Activity:
Reproduce the first line of the entries that follow and each later line, word for word, ending with the one containing "United States, site archbold_FL-07.".

Collected data entries
[Start of Attachment]

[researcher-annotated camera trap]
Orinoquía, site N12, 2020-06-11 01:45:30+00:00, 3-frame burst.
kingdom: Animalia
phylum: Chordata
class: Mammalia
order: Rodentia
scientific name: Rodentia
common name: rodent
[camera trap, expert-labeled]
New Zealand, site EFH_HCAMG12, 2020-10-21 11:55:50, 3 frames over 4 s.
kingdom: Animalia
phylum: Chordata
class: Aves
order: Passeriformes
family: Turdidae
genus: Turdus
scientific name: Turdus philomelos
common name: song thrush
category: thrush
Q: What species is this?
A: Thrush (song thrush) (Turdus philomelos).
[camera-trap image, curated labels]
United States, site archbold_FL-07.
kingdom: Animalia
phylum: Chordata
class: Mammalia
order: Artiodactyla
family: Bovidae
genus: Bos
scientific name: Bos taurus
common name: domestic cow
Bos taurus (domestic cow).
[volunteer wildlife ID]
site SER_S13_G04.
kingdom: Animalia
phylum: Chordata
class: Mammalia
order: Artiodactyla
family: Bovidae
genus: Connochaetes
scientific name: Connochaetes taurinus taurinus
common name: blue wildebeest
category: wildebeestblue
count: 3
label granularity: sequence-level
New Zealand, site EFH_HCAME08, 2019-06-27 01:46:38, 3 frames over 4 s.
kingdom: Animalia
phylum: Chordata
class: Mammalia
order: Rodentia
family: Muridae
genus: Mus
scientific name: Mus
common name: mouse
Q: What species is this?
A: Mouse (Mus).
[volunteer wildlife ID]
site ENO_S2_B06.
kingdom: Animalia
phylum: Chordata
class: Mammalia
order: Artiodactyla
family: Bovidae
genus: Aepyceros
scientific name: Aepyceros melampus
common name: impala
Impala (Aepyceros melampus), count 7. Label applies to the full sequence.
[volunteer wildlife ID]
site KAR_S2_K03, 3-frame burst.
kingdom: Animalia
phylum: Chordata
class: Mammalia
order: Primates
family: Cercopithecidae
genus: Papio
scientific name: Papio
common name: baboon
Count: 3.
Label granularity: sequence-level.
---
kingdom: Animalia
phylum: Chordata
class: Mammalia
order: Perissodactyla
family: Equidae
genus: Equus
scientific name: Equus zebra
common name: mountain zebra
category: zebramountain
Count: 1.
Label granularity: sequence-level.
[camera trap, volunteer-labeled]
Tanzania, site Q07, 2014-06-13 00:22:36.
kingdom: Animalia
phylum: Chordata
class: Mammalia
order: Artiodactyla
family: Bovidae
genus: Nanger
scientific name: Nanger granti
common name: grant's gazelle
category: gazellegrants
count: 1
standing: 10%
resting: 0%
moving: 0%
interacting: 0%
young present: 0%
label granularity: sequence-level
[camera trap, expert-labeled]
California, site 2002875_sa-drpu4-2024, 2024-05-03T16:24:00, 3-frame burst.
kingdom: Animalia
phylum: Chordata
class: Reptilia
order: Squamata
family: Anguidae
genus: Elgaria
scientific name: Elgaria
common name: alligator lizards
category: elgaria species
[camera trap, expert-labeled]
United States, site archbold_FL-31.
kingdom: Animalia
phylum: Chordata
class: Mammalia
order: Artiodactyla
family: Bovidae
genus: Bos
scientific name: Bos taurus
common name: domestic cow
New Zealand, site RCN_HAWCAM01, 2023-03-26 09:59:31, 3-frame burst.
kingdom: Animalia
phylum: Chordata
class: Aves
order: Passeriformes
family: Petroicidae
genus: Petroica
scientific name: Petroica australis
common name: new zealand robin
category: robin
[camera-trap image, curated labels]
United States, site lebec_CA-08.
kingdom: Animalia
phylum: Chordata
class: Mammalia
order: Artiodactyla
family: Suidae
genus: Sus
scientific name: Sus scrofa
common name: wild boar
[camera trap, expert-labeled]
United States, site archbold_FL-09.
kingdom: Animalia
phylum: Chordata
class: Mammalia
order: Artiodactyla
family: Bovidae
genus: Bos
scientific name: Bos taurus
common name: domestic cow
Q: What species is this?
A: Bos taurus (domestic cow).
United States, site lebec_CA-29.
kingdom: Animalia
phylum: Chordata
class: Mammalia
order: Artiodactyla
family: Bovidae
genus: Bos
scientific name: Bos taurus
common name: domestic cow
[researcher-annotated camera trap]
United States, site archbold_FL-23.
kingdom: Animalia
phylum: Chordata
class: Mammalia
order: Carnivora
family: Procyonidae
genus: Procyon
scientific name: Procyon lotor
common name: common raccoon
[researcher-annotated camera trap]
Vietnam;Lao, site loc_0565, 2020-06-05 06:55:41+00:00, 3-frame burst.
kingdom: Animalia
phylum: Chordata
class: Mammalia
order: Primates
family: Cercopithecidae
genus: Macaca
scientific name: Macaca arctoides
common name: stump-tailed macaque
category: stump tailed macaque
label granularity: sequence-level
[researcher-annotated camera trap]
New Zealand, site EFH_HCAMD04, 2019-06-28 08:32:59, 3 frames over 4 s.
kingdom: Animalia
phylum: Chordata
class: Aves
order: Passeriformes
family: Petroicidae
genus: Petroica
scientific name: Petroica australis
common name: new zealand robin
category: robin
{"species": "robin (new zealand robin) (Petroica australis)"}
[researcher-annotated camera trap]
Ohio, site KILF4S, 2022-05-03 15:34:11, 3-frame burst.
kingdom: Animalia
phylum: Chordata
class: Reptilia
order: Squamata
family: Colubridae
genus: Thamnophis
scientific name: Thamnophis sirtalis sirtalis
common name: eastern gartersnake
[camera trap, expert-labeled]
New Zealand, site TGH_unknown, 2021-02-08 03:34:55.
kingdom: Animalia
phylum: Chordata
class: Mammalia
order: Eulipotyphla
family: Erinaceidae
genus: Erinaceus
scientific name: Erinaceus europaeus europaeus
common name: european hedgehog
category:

[End of Attachment]

Exercise response:
[researcher-annotated camera trap]
Orinoquía, site N12, 2020-06-11 01:45:30+00:00, 3-frame burst.
kingdom: Animalia
phylum: Chordata
class: Mammalia
order: Rodentia
scientific name: Rodentia
common name: rodent
[camera trap, expert-labeled]
New Zealand, site EFH_HCAMG12, 2020-10-21 11:55:50, 3 frames over 4 s.
kingdom: Animalia
phylum: Chordata
class: Aves
order: Passeriformes
family: Turdidae
genus: Turdus
scientific name: Turdus philomelos
common name: song thrush
category: thrush
Q: What species is this?
A: Thrush (song thrush) (Turdus philomelos).
[camera-trap image, curated labels]
United States, site archbold_FL-07.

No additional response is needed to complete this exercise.